→ Problem to solve
Write out the records below verbatim, omitting the pictures.

[Scene-based reasoning records]

━━━━━━━━━━━━━━━━━━━━━━━━━━━━━━

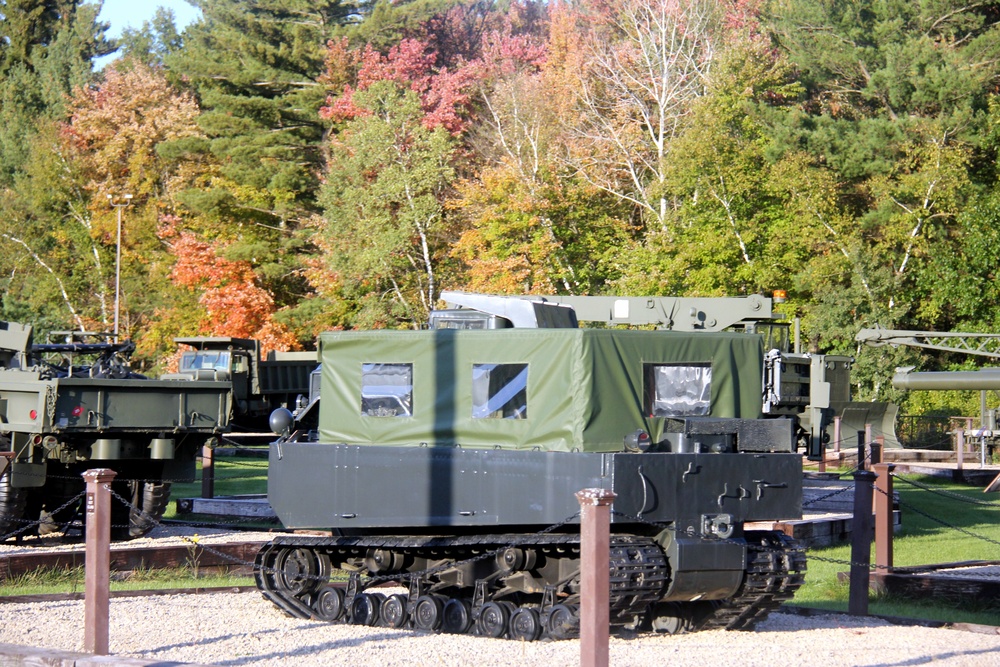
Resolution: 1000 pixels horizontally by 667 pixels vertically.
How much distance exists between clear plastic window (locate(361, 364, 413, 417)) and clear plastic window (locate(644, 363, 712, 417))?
6.59 feet

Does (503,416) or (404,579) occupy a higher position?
(503,416)

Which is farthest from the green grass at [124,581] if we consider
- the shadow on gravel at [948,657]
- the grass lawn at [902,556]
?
the shadow on gravel at [948,657]

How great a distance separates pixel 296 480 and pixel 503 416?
2210 millimetres

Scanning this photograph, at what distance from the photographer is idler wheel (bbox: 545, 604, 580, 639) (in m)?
9.94

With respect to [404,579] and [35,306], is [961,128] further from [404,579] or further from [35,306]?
[35,306]

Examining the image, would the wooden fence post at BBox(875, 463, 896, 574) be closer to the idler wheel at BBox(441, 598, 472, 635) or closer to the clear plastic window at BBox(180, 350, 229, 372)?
the idler wheel at BBox(441, 598, 472, 635)

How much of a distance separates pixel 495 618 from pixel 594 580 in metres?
3.11

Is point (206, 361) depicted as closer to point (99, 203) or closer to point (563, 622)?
point (99, 203)

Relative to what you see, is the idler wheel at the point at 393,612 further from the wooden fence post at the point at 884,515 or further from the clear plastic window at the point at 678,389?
the wooden fence post at the point at 884,515

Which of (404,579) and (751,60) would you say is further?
(751,60)

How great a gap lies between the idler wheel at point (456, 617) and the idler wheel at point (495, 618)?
0.52ft

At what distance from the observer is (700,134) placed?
35.6 meters

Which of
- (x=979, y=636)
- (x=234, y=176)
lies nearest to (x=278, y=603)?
(x=979, y=636)

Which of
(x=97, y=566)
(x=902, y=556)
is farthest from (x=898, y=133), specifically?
(x=97, y=566)
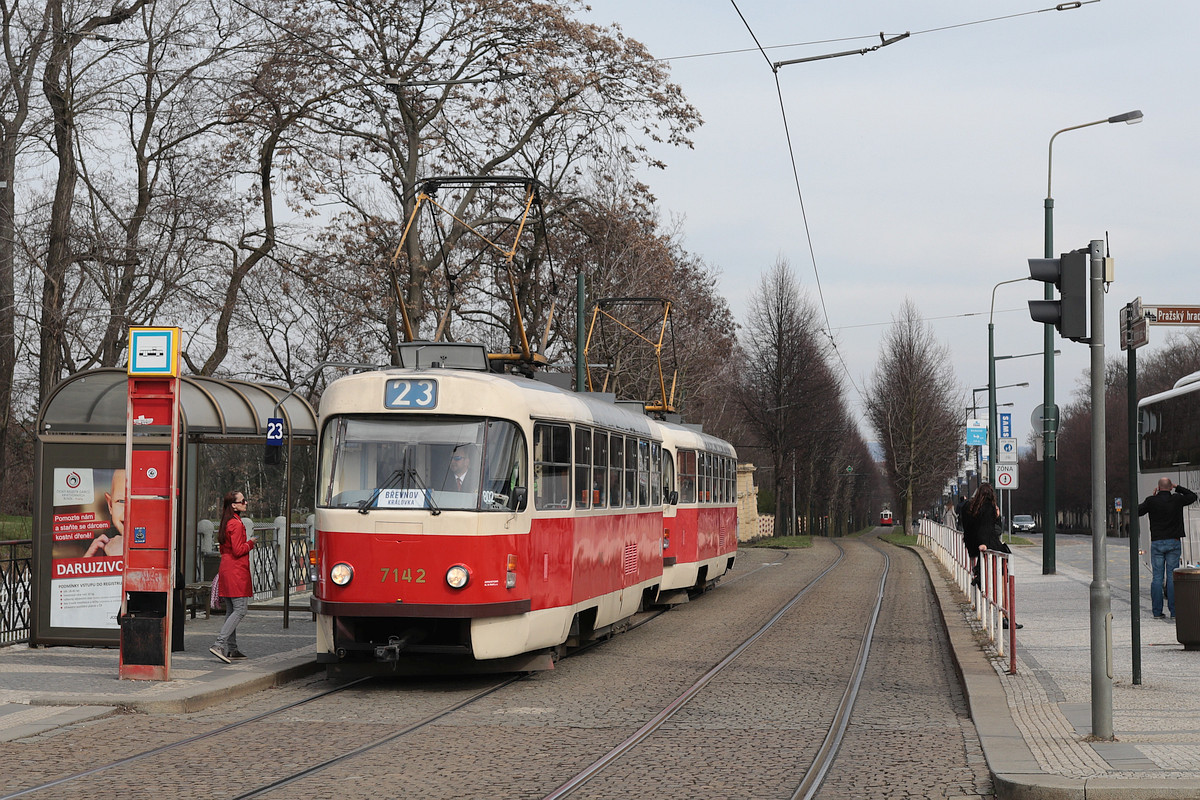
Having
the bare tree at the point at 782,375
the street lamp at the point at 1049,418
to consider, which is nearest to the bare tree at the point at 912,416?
the bare tree at the point at 782,375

━━━━━━━━━━━━━━━━━━━━━━━━━━━━━━

→ Full answer
Resolution: 1000 pixels horizontally by 667 pixels vertically.
How much distance exists between clear plastic window (locate(361, 364, 413, 417)) and clear plastic window (locate(644, 363, 712, 417))?
6.59 feet

Does (503,416) or (404,579) occupy a higher position?
(503,416)

Which is farthest from the green grass at [124,581] if we consider
- the shadow on gravel at [948,657]
- the grass lawn at [902,556]
?
the shadow on gravel at [948,657]

How great a distance separates pixel 296 480 and pixel 503 416?
2210 millimetres

Scanning this photograph, at what distance from the photographer is idler wheel (bbox: 545, 604, 580, 639) (in m)?
9.94

With respect to [404,579] and [35,306], is [961,128] further from [404,579] or further from [35,306]?
[35,306]

Examining the image, would the wooden fence post at BBox(875, 463, 896, 574) be closer to the idler wheel at BBox(441, 598, 472, 635) or closer to the clear plastic window at BBox(180, 350, 229, 372)?
the idler wheel at BBox(441, 598, 472, 635)

How much of a distance separates pixel 495 618 from pixel 594 580 in metres?
3.11

Is point (206, 361) depicted as closer to point (99, 203) or closer to point (563, 622)?
point (99, 203)

Relative to what you see, is the idler wheel at the point at 393,612 further from the wooden fence post at the point at 884,515 or further from the clear plastic window at the point at 678,389?
the wooden fence post at the point at 884,515

Which of (404,579) and (751,60) would you say is further?
(751,60)

How great a gap lies between the idler wheel at point (456, 617) and the idler wheel at point (495, 618)?
0.52ft

At what distance from the observer is (700,134) placed?
35.6 meters

Which of
- (x=979, y=636)
- (x=234, y=176)
lies nearest to (x=278, y=603)?
(x=979, y=636)

Which of
(x=97, y=566)
(x=902, y=556)
is farthest from (x=898, y=133), specifically?
(x=97, y=566)
Having
the bare tree at the point at 782,375
the street lamp at the point at 1049,418
to consider, which is nearest to the bare tree at the point at 912,416?
the bare tree at the point at 782,375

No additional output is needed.